» **Problem 1**:
Can you render every line of the records below as a Markdown table with the columns Row and Line, numbering each line and leaving out the blank ones?

» **Excerpt**:
The West Must Pay the Price

Posted by Charles Mudede on Tue, Nov 3, 2009 at 8:33 AM

After two decades of having disastrous neoliberal policies (ESAP) stuffed down its throat, and all of its woes blamed on dictators, government incompetence, and corruption, Africa is finally challenging the advanced capitalist world on the ground of its own corruption, mismanagement, and environmental abuses:

African countries are boycotting international talks on greenhouse gas emissions held in Barcelona this week, in protest at what they say is a failure of industrial countries to make adequate cuts.

They claim the wealthy countries are not taking the meeting seriously, deliberately stalling, and refusing to set concrete targets to cut their CO2 emissions.

The protest is headed by Algeria, Ethiopia and Gambia. The head of the European delegation, Artur Runge-Metzer, says he understands the African concerns to a degree, but says nothing will be achieved by a boycott.

The Barcelona talks come prior to the climate summit in Copenhagen later this year, aimed at drawing up a treaty to replace the Kyoto Protocol.

» **Problem 2**:
Answer these questions about the post on the African boycott of climate talks:
(a) Which three countries head the protest?
(b) In which city are this week's talks being held?
(c) Which treaty is the Copenhagen summit meant to replace?

» **Given data**:
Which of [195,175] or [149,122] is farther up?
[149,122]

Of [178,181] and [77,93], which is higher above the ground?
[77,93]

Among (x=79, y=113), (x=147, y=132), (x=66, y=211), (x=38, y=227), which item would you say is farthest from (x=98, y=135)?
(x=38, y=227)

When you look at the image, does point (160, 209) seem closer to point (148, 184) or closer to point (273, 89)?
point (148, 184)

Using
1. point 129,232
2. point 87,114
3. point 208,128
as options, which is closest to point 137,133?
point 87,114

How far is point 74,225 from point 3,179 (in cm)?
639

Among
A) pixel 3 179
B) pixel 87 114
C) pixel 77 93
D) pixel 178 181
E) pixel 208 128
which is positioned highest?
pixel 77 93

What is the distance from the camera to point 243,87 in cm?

» **Written reply 1**:
| Row | Line |
|---|---|
| 1 | Which of [195,175] or [149,122] is farther up? |
| 2 | [149,122] |
| 3 | Of [178,181] and [77,93], which is higher above the ground? |
| 4 | [77,93] |
| 5 | Among (x=79, y=113), (x=147, y=132), (x=66, y=211), (x=38, y=227), which item would you say is farthest from (x=98, y=135)? |
| 6 | (x=38, y=227) |
| 7 | When you look at the image, does point (160, 209) seem closer to point (148, 184) or closer to point (273, 89)? |
| 8 | point (148, 184) |
| 9 | Using |
| 10 | 1. point 129,232 |
| 11 | 2. point 87,114 |
| 12 | 3. point 208,128 |
| 13 | as options, which is closest to point 137,133? |
| 14 | point 87,114 |
| 15 | How far is point 74,225 from point 3,179 (in cm)? |
| 16 | 639 |
| 17 | Among |
| 18 | A) pixel 3 179 |
| 19 | B) pixel 87 114 |
| 20 | C) pixel 77 93 |
| 21 | D) pixel 178 181 |
| 22 | E) pixel 208 128 |
| 23 | which is positioned highest? |
| 24 | pixel 77 93 |
| 25 | What is the distance from the camera to point 243,87 in cm? |

» **Written reply 2**:
(a) Algeria, Ethiopia and Gambia
(b) Barcelona
(c) The Kyoto Protocol